El comisario se quedó dudando, y se palpó aquella zona, bajo el chaleco.
—Pues sí, más o menos.
—Ya. Es lo más corriente. Espere un momento a ver. Miss Lunatic, ante el pasmo del comisario O’Connor, se puso a hurgar en su faltriquera y sacó varios frasquitos que alineó sobre la mesa.
—¡Vaya por Dios! Lo siento. Tenía un elixir bastante bueno contra el miedo, pero se me ha gastado. Es el que más me piden.
Luego, mientras volvía a guardarse los frasquitos, añadió:
—Claro que hay otra forma de espantar el miedo, pero no es propiamente una receta, porque tiene que poner mucho de su parte el paciente.
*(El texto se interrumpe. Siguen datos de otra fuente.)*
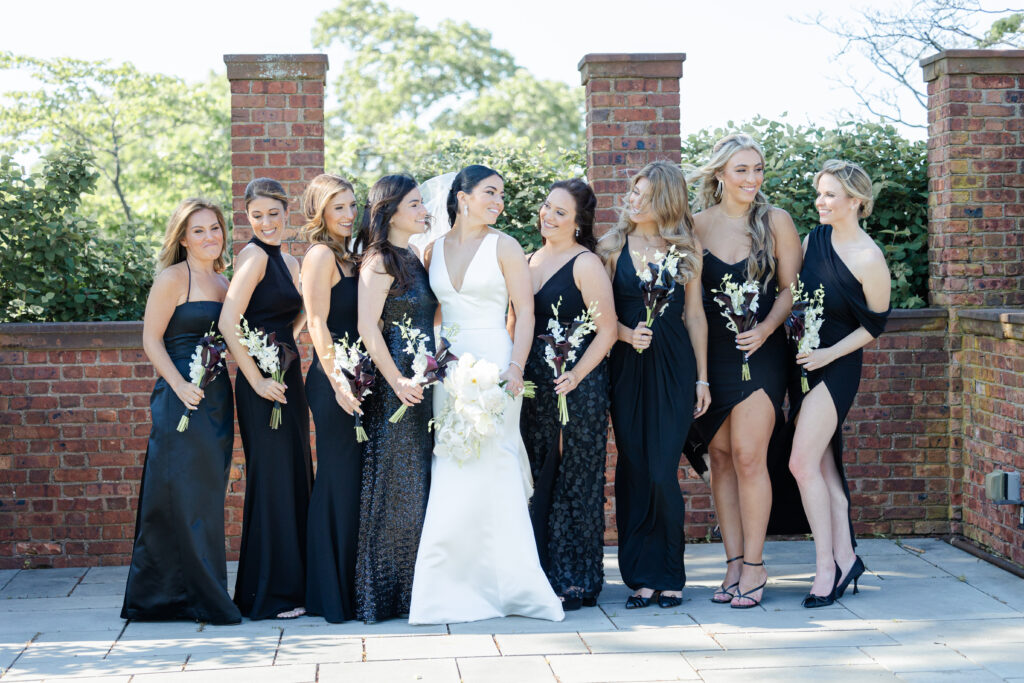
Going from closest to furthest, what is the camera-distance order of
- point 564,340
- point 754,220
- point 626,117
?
point 564,340 → point 754,220 → point 626,117

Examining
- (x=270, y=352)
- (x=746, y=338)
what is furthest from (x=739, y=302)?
(x=270, y=352)

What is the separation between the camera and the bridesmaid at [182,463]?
5195 millimetres

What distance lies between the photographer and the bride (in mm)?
5141

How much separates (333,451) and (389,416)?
32cm

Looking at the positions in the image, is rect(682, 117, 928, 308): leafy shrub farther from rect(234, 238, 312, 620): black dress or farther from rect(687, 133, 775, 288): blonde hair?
rect(234, 238, 312, 620): black dress

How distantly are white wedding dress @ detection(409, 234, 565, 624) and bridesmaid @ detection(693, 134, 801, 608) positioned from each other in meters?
1.04

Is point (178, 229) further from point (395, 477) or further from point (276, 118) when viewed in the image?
point (395, 477)

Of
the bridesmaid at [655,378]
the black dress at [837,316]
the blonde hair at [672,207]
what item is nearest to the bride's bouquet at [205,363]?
the bridesmaid at [655,378]

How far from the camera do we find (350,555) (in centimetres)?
527

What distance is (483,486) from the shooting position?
5195 millimetres

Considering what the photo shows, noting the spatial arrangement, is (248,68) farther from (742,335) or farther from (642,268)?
(742,335)

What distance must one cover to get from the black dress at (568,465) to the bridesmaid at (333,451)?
92cm

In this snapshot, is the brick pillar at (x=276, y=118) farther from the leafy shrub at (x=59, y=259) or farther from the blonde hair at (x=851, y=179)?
the blonde hair at (x=851, y=179)

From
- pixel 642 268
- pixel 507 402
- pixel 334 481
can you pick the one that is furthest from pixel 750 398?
pixel 334 481
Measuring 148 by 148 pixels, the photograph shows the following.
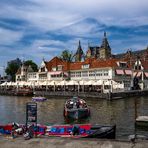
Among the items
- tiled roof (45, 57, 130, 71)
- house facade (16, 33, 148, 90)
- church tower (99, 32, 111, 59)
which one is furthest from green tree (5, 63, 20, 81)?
tiled roof (45, 57, 130, 71)

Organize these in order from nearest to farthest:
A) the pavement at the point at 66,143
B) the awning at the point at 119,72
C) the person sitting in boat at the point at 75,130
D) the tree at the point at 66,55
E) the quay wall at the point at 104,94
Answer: the pavement at the point at 66,143 → the person sitting in boat at the point at 75,130 → the quay wall at the point at 104,94 → the awning at the point at 119,72 → the tree at the point at 66,55

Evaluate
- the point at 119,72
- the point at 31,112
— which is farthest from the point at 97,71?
the point at 31,112

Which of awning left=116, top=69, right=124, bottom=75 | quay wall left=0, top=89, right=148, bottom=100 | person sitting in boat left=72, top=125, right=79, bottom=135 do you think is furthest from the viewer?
awning left=116, top=69, right=124, bottom=75

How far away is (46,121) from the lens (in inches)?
1775

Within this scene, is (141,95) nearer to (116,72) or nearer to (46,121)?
(116,72)

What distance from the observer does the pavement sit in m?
22.4

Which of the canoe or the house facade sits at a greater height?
the house facade

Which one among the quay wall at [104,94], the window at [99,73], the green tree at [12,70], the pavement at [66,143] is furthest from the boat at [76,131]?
the green tree at [12,70]

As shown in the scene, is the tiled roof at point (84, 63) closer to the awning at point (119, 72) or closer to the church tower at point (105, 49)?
the awning at point (119, 72)

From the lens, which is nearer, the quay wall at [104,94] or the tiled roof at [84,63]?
the quay wall at [104,94]

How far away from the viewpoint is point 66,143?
23250 millimetres

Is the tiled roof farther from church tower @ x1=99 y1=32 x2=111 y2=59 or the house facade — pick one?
church tower @ x1=99 y1=32 x2=111 y2=59

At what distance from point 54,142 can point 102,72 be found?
260 ft

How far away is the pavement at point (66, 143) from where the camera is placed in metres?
22.4
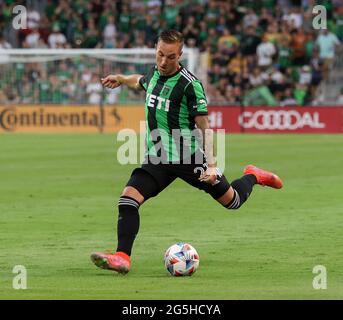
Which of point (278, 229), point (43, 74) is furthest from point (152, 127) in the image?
point (43, 74)

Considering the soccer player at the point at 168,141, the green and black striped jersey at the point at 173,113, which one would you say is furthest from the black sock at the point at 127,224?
the green and black striped jersey at the point at 173,113

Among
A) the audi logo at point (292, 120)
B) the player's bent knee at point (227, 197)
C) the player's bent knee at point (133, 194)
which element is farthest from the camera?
the audi logo at point (292, 120)

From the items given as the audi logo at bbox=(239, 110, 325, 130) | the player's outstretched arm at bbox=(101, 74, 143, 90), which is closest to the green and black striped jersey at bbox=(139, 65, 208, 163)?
the player's outstretched arm at bbox=(101, 74, 143, 90)

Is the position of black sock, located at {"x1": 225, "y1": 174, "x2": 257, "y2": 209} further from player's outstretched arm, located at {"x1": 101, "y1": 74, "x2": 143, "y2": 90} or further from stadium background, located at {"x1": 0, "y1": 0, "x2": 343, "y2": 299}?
player's outstretched arm, located at {"x1": 101, "y1": 74, "x2": 143, "y2": 90}

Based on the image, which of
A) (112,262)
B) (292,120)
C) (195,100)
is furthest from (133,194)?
→ (292,120)

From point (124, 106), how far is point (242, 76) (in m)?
4.30

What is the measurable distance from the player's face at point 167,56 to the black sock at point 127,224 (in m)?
1.35

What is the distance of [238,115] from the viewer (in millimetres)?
35281

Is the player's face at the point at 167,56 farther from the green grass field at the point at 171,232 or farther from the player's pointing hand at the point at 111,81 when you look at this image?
the green grass field at the point at 171,232

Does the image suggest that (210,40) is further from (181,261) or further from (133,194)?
(181,261)

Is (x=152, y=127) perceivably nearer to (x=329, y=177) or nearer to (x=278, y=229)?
(x=278, y=229)

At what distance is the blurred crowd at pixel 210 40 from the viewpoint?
36.1m

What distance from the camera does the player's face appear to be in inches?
428

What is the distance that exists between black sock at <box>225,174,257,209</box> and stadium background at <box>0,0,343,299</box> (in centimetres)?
61
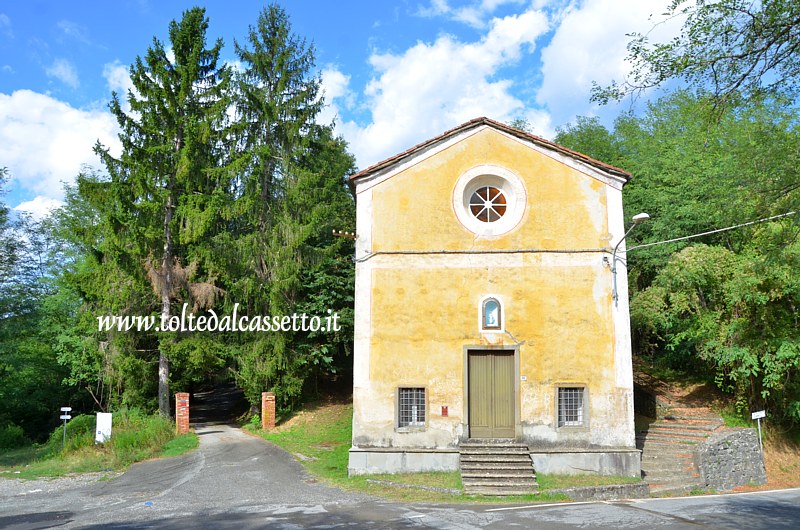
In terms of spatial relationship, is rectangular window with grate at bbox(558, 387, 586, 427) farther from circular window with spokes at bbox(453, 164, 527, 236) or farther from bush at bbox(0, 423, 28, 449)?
bush at bbox(0, 423, 28, 449)

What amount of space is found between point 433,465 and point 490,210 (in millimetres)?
6654

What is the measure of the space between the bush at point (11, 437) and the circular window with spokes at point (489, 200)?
21185 millimetres

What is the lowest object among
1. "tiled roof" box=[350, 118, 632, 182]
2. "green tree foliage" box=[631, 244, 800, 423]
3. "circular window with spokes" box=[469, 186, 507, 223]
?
"green tree foliage" box=[631, 244, 800, 423]

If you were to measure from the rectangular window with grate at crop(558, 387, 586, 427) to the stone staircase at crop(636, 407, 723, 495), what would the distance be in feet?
6.93

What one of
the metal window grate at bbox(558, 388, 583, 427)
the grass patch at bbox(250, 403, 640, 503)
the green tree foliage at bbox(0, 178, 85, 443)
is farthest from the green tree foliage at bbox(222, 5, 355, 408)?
the metal window grate at bbox(558, 388, 583, 427)

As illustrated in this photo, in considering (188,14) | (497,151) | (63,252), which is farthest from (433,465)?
(63,252)

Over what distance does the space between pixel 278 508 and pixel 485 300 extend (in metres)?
6.91

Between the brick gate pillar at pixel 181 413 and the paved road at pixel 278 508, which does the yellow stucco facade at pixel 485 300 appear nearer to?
the paved road at pixel 278 508

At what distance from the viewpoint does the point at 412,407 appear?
14500mm

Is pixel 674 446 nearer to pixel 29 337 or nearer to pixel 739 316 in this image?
pixel 739 316

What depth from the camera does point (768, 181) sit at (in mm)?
9078

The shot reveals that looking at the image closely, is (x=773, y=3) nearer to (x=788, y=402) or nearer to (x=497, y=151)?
(x=497, y=151)

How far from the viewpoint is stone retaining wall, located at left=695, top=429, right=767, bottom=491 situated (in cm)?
1498

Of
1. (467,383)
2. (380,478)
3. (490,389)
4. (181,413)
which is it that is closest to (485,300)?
(467,383)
Consiste en pensar: «A mí esto que me asusta no me va ni me viene», algo así como ver lejos lo que le está dando a uno miedo, para que se desdibuje.
—Eso no acabo de entenderlo.
—Casi nadie; por eso digo que da poco resultado recetárselo a otro. A lo mejor un día, de pronto, lo siente usted solo y lo entiende… En fin, ¿me da permiso para retirarme?
El comisario O’Connor asintió. Pero cuando la vio levantarse, agarrar su cochecito y dirigirse a la puerta, tuvo una sensación muy triste, como de miedo a estarse despidiendo de ella para siempre. Y la volvió a llamar. Ella se detuvo, interrogante.
—Miss Lunatic —dijo—. Es usted maravillosa.
—Gracias, señor. Eso mismo me decía siempre mi hijo, que en paz descanse. Un gran artista, por cierto, aunque la memoria voluble de las gentes haya sepultado su nombre… ¿Quería usted decirme algo más?
—Sí. Que no me gustaría que pasara usted hambre ni frío.
—No se preocupe. No los paso.
—Me parece increíble, perdone que se lo diga. ¿Y cómo hace? ¿Cómo se las arregla para salir adelante?
Miss Lunatic se detuvo en el centro de la habitación. Se levantó el ala del sombrero con gesto solemne y miró al señor O’Connor. Sus ojos negros, brillando en el rostro pálido y plagado de surcos, parecían carbones encendidos. Y ella, en medio de aquella estancia de paredes desnudas, una figura de cera.
—Echándole fuerza de voluntad, señor, para decirlo con palabras de El Caballero Inexistente.
—¿Otro amigo suyo? —preguntó el comisario.
—Pues sí. Aunque éste es un personaje inventado. ¿Le gustan las novelas?
—Mucho. Lo que pasa es que tengo poco tiempo de leer.
—Pues cuando saque un ratito le recomiendo El caballero inexistente. No es muy larga. Acabo de verla traducida del italiano esta tarde, al pasar por el escaparate de Doubleday.
—¡Cuánto trota por Manhattan! Veo que no para usted un momento.
—Así es. Tiene usted razón. Yo no comprendo cómo dice la gente que se aburre. A mí nunca me da tiempo para todo lo que quisiera hacer… Y ahora siento dejarle. Pero he quedado con mister Woolf, y antes había pensado darme una vueltecita en coche de caballos por Central Park. Gratis, por supuesto. Me lo tiene prometido un cochero angoleño que me debe algunos favores. Convencí a una hija suya para que no se suicidara. Conque lo dicho. Adiós, comisario.
El comisario O’Connor se levantó para abrirle la puerta y le estrechó la mano efusivamente.
—Espero que volvamos a vernos —dijo—. La vida es larga, miss Lunatic. Y da muchas vueltas.
—Ya lo creo. Dígamelo usted a mí —contestó ella sonriendo.
—Pues nada, mujer, salud. Y abríguese, que se está poniendo el tiempo como para nevar.
—Es lo suyo. Estamos en diciembre.
Al salir, hacía un viento muy frío, que alborotó la larga melena blanca de miss Lunatic. Apresuró el paso hacia la calle 125. Había decidido coger allí el metro hasta Columbus Circle.
Mientras canturreaba un himno alsaciano, se puso a pensar en Edgar Woolf, el Rey de las Tartas.